GigaOM asks: Is it time for Twitter to have a correction button?

Currently, the only way to correct a tweet is to delete the old one and post a new, more accurate one. This is not entirely helpful as the wrong one can still be bouncing around the net, wreaking chaos wherever it’s retweeted.

Sometimes, the misinformation can be quite serious. For instance, when Gabby Giffords was shot but not killed last year in Arizona, after a few erroneous tweets were posted by several mainstream news sources, false reports of her death spread quickly around the web. Other well-known personalities, such a Canadian singer Gordon Lightfoot and former Apple (AAPL) chief Steve Jobs (before he actually did succomb to cancer last October), found themselves in the always awkward situation of declaring reports of their deaths greatly exaggerated.

The problem, GigaOM argues, is based on the same reason that Twitter is referred to as a “stream.” With the continuous flow of information posted, “you can’t step into it at the same place twice.” That’s why just updating one of your posts doesn’t solve the problem.

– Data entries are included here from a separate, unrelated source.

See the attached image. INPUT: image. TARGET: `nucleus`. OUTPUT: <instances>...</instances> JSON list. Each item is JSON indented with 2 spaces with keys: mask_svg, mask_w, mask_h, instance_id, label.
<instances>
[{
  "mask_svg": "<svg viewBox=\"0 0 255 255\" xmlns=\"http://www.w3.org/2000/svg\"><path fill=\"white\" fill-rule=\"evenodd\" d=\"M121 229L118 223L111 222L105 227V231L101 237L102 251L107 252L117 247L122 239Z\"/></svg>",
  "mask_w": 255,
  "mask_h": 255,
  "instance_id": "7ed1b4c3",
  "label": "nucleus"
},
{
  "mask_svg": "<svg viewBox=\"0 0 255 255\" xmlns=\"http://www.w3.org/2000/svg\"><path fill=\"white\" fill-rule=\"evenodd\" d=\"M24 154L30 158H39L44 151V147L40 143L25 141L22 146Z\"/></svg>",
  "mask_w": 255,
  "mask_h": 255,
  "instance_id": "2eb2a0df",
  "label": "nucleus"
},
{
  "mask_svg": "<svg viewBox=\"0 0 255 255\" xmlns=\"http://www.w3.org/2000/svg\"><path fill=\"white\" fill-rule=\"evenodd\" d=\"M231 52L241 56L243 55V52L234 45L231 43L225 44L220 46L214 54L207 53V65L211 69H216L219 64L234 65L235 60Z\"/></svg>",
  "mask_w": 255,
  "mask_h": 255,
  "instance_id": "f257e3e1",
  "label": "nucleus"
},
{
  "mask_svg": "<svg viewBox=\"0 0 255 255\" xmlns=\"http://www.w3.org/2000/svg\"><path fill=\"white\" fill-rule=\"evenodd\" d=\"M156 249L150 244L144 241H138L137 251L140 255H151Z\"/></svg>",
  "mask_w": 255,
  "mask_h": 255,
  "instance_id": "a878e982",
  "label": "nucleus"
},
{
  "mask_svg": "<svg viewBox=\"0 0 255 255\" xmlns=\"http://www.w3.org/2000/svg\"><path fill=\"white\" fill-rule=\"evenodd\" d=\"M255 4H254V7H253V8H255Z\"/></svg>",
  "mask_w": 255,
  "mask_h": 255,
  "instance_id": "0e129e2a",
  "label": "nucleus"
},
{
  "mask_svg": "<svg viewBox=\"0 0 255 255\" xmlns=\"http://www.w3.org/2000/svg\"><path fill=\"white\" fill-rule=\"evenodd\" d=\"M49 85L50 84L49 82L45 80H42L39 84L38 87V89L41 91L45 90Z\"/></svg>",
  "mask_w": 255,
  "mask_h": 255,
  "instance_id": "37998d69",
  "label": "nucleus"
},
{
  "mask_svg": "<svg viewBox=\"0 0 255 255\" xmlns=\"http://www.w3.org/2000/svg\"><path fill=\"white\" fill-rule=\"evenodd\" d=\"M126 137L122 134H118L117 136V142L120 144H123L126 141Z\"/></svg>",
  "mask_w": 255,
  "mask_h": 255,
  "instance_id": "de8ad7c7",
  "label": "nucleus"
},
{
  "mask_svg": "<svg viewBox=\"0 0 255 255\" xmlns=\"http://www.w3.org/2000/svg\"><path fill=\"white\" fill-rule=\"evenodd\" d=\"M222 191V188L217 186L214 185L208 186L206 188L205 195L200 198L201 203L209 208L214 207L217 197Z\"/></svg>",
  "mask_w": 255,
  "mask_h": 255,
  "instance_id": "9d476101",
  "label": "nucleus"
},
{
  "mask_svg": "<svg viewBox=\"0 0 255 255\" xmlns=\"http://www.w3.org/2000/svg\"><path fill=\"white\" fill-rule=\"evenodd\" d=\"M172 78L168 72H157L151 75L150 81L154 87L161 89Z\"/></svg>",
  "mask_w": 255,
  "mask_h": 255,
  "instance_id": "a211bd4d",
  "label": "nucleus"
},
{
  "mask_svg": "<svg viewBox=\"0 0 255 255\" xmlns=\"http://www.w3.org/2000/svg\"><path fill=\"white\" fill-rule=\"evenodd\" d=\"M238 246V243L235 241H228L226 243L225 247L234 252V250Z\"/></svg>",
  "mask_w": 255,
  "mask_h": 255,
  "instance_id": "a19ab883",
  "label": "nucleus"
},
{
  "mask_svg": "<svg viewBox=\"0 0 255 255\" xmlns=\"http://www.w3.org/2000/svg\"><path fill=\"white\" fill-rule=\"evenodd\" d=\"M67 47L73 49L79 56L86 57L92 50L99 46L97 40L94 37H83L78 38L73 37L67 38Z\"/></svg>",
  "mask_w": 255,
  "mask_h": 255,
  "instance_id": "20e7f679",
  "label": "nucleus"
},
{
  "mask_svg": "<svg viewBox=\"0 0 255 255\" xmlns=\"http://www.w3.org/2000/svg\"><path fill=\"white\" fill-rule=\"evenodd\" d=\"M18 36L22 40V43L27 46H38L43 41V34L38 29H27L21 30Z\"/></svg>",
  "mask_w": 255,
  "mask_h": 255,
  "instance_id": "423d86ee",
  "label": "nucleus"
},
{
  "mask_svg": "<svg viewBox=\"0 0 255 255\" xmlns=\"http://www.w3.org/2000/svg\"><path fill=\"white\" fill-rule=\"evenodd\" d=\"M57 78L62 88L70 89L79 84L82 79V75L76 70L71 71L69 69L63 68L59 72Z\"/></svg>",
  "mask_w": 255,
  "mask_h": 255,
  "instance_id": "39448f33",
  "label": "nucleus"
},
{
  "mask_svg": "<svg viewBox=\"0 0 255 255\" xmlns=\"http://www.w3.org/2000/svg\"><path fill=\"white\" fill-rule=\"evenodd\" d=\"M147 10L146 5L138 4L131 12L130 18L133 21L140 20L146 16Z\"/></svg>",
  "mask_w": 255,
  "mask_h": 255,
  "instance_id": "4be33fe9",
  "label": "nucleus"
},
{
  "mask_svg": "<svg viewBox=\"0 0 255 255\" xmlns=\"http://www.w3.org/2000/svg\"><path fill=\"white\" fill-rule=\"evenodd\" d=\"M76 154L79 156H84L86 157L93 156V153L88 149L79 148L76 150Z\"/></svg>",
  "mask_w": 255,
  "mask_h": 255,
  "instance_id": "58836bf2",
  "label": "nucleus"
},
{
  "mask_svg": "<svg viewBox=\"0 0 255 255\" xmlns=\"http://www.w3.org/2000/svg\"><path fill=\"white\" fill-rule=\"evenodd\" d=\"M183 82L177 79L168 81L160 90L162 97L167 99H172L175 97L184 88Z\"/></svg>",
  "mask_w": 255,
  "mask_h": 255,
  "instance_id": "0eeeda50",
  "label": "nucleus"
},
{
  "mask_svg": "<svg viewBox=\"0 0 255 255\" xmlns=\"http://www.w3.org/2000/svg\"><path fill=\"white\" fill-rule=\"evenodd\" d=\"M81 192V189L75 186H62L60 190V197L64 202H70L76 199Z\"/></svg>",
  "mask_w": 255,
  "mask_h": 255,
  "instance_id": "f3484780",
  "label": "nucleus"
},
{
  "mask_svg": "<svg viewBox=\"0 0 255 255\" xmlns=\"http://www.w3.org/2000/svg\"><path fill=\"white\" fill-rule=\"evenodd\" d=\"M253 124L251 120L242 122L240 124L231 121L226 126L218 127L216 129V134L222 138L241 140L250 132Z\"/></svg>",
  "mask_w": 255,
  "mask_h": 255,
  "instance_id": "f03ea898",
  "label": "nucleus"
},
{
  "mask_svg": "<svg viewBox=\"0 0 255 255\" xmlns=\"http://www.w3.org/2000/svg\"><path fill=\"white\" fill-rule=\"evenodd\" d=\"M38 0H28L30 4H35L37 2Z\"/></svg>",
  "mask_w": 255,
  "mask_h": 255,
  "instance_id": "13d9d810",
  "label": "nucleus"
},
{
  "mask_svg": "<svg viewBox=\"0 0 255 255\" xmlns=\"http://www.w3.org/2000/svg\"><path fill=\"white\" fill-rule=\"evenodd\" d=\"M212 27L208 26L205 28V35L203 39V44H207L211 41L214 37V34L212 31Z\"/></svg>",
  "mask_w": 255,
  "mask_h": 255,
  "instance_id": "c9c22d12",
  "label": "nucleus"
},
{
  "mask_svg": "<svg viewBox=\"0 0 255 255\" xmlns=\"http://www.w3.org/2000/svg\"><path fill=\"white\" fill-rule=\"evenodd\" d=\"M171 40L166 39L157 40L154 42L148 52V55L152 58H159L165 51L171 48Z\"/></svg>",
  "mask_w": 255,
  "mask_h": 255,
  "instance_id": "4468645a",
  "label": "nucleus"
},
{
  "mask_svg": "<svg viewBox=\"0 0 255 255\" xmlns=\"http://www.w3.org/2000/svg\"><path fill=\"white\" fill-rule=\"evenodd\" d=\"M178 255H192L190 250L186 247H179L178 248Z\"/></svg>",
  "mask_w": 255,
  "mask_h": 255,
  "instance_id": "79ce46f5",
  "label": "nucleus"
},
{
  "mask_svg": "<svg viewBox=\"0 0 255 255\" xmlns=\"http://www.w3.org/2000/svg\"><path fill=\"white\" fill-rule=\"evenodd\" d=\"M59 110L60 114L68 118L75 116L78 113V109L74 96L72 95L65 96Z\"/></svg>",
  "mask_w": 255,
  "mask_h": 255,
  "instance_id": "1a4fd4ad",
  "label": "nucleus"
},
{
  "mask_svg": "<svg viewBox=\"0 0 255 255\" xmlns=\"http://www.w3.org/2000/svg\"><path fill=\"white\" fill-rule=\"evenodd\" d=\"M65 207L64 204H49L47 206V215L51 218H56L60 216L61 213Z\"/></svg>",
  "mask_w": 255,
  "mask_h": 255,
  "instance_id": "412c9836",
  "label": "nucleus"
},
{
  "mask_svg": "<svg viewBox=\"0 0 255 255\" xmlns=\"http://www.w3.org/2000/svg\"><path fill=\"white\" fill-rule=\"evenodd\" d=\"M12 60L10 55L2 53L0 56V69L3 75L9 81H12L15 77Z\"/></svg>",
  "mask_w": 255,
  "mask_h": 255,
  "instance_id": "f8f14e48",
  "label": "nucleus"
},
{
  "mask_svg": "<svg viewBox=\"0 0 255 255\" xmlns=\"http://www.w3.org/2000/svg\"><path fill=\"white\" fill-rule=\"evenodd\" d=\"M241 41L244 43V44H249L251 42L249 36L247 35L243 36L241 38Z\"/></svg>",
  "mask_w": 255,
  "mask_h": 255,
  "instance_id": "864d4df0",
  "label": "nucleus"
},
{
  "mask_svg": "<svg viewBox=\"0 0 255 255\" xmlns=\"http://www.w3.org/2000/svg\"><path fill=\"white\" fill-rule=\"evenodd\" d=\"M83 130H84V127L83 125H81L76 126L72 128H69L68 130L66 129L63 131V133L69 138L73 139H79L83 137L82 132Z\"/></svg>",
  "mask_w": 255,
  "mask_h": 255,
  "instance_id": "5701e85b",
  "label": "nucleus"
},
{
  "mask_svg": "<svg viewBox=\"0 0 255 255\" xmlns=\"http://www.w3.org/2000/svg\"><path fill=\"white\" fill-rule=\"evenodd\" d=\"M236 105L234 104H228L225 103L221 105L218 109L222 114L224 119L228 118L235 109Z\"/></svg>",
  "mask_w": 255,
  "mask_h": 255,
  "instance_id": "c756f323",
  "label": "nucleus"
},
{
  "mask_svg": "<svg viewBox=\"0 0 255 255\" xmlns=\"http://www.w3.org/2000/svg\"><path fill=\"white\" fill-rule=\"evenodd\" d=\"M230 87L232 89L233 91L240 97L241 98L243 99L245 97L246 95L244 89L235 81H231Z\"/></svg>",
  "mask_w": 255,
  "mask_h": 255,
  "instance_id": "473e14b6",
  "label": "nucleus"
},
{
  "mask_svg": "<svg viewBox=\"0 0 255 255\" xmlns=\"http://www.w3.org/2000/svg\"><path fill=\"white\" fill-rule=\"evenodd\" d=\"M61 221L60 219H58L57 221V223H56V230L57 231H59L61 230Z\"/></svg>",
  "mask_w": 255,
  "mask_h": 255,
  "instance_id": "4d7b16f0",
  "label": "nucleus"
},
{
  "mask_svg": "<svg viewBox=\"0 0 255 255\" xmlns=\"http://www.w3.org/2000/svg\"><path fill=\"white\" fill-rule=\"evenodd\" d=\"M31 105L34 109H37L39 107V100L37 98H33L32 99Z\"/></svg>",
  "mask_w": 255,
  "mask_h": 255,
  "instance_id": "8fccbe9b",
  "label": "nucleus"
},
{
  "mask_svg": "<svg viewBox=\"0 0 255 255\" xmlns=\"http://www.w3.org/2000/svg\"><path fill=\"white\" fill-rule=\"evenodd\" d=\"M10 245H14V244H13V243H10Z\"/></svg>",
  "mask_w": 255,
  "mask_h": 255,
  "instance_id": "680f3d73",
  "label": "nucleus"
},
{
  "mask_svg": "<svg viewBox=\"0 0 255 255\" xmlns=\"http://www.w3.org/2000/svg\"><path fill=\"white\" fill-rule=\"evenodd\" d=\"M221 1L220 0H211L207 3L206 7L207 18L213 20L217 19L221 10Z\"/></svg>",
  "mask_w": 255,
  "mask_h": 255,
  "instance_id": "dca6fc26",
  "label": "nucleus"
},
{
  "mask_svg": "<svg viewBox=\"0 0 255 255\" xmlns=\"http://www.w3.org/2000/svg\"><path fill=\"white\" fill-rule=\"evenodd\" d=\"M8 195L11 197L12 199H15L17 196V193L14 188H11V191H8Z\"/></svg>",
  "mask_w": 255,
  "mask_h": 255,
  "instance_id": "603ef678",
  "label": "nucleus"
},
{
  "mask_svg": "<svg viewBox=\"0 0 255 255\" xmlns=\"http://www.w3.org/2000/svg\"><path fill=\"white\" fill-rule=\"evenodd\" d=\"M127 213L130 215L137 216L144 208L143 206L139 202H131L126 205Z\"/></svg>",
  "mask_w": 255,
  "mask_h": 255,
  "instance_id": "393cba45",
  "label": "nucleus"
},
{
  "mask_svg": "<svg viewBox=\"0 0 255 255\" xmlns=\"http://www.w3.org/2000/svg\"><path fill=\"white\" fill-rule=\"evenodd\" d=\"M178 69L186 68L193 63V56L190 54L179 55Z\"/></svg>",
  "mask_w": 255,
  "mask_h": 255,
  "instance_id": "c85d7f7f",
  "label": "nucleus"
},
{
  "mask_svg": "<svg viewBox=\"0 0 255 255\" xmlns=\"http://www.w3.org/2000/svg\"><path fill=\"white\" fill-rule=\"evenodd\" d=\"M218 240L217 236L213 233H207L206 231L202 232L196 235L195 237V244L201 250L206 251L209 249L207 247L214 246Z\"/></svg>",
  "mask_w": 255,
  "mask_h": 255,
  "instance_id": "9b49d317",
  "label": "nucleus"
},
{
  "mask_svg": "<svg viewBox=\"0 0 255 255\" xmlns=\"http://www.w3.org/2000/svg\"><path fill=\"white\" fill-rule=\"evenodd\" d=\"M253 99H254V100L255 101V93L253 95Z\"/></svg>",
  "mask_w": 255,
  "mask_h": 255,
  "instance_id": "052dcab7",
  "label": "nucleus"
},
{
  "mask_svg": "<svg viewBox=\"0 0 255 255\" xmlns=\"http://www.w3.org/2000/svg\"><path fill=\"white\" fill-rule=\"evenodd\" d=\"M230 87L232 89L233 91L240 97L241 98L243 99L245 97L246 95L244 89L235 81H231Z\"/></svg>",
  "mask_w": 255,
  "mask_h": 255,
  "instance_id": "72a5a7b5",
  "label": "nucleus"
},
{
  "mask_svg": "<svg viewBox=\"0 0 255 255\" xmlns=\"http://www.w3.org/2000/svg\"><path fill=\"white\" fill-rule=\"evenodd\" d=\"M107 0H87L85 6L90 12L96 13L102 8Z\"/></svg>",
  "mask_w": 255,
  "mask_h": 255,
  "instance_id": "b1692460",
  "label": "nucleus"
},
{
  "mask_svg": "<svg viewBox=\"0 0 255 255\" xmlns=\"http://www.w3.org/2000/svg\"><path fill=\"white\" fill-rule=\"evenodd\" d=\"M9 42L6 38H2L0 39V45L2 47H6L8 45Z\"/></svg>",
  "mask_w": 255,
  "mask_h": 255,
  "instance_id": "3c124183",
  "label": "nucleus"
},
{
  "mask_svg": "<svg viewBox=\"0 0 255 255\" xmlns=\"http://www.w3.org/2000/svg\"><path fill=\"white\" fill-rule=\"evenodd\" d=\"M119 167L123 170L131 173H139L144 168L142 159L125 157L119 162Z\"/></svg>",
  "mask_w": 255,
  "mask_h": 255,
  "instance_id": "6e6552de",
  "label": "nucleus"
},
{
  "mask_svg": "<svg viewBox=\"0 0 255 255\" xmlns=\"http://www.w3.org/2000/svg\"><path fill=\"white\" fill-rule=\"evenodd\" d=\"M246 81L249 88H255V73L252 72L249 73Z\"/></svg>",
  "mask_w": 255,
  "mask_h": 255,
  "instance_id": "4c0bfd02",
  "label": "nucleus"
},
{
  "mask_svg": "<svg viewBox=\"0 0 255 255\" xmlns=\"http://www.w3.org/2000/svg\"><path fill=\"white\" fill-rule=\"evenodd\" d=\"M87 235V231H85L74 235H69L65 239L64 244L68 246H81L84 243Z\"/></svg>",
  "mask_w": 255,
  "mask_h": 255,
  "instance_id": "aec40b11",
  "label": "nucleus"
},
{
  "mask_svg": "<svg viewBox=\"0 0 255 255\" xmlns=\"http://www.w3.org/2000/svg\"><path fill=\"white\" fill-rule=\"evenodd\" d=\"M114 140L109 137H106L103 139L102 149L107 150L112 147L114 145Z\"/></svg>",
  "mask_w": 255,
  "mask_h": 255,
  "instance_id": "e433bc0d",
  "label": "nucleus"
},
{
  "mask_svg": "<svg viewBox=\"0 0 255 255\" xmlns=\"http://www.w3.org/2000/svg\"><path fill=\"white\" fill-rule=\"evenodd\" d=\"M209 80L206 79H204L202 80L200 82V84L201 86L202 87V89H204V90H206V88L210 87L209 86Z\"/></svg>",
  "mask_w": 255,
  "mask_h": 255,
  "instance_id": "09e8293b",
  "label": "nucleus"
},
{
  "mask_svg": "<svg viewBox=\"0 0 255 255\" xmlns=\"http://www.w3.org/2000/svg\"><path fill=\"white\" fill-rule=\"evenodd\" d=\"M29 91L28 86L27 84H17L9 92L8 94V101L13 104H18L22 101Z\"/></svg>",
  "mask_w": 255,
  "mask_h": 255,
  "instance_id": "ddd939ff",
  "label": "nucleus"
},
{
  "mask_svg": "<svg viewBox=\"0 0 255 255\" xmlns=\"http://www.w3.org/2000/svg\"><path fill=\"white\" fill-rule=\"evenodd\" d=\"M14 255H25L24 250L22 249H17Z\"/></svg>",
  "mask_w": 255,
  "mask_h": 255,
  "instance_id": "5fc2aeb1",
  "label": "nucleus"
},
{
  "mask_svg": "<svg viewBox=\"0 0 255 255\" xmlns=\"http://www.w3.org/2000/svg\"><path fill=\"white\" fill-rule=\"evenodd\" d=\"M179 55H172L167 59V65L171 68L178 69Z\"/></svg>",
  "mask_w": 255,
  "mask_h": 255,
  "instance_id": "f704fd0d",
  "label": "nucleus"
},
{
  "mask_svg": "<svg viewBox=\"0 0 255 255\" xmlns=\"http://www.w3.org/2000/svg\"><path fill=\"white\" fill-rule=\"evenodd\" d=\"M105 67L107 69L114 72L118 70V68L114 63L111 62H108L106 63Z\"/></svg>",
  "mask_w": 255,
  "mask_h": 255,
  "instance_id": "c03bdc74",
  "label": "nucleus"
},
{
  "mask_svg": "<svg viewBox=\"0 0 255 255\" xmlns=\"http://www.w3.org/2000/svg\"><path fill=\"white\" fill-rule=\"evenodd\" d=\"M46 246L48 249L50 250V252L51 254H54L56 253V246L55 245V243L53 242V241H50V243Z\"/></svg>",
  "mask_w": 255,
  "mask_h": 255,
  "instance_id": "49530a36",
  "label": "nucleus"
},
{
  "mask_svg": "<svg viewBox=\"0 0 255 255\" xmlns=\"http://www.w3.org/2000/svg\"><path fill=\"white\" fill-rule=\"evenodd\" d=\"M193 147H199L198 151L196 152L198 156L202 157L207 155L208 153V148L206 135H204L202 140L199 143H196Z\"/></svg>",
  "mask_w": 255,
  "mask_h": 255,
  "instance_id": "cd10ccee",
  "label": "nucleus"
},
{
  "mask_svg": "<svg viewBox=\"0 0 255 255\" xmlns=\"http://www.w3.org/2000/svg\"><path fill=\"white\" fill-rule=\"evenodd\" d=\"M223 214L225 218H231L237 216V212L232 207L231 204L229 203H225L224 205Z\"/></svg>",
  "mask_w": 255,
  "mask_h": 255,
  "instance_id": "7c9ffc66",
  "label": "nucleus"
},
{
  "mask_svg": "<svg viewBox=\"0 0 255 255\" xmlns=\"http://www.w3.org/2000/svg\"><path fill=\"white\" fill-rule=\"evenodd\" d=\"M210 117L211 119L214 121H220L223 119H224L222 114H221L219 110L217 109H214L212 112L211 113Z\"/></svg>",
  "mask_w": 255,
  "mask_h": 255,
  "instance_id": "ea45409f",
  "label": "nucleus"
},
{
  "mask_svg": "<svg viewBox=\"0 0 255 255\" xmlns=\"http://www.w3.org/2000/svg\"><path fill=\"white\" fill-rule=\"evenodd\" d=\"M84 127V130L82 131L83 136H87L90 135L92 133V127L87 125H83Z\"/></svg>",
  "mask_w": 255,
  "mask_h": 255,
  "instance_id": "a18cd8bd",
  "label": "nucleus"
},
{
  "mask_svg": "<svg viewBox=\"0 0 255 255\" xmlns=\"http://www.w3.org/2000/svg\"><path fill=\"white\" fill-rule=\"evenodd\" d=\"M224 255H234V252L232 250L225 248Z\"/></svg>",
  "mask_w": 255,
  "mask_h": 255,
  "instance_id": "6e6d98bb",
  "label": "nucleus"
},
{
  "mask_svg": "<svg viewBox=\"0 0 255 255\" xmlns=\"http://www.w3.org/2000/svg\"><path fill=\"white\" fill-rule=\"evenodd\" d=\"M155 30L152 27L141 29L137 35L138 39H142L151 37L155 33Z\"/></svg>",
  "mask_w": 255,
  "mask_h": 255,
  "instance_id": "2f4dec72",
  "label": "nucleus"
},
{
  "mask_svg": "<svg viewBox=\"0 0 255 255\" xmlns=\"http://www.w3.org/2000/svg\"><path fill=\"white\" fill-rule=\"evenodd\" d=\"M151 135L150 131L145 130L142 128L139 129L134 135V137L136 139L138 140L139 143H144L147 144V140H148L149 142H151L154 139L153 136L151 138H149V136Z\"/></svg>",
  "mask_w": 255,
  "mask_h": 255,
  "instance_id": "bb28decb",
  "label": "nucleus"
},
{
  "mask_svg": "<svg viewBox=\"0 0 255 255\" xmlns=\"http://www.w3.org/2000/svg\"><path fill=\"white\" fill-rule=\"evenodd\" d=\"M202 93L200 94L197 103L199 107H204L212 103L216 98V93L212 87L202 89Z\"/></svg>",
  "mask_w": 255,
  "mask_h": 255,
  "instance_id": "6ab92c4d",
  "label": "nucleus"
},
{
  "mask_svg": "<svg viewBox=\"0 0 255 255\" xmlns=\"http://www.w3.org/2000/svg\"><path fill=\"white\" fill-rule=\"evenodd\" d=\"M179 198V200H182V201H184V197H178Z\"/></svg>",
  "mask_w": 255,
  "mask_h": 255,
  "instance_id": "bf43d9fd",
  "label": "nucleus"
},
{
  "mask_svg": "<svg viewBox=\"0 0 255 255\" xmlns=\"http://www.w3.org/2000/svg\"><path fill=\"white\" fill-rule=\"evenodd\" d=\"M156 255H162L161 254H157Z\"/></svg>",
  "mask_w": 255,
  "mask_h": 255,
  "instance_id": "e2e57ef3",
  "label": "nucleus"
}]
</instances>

So what does?

Information Architects digital designer Oliver Reichenstein believes he’s come up with a solution, one that uses the line thingy strikethrough feature on the rotten tweets.

His idea, which he mocked up on iA’s blog, would have the incorrect tweet marked out, but not deleting it. Not only does this make it clear to everyone that a mistake had been made, but it also doesn’t feel like you were trying to cover it up or pull a fast one on the Internet. It could be Twitter’s way of elegantly saying the two greatest words spoken to you by a loved one: “My bad.”

But don’t expect these, or any other changes, coming anytime soon. Twitter designer Doug Bowman said a feature like this would just “add complexity,” among raising many other concerns, and is at this time not worth the amount of time and resources implementing something like this would take.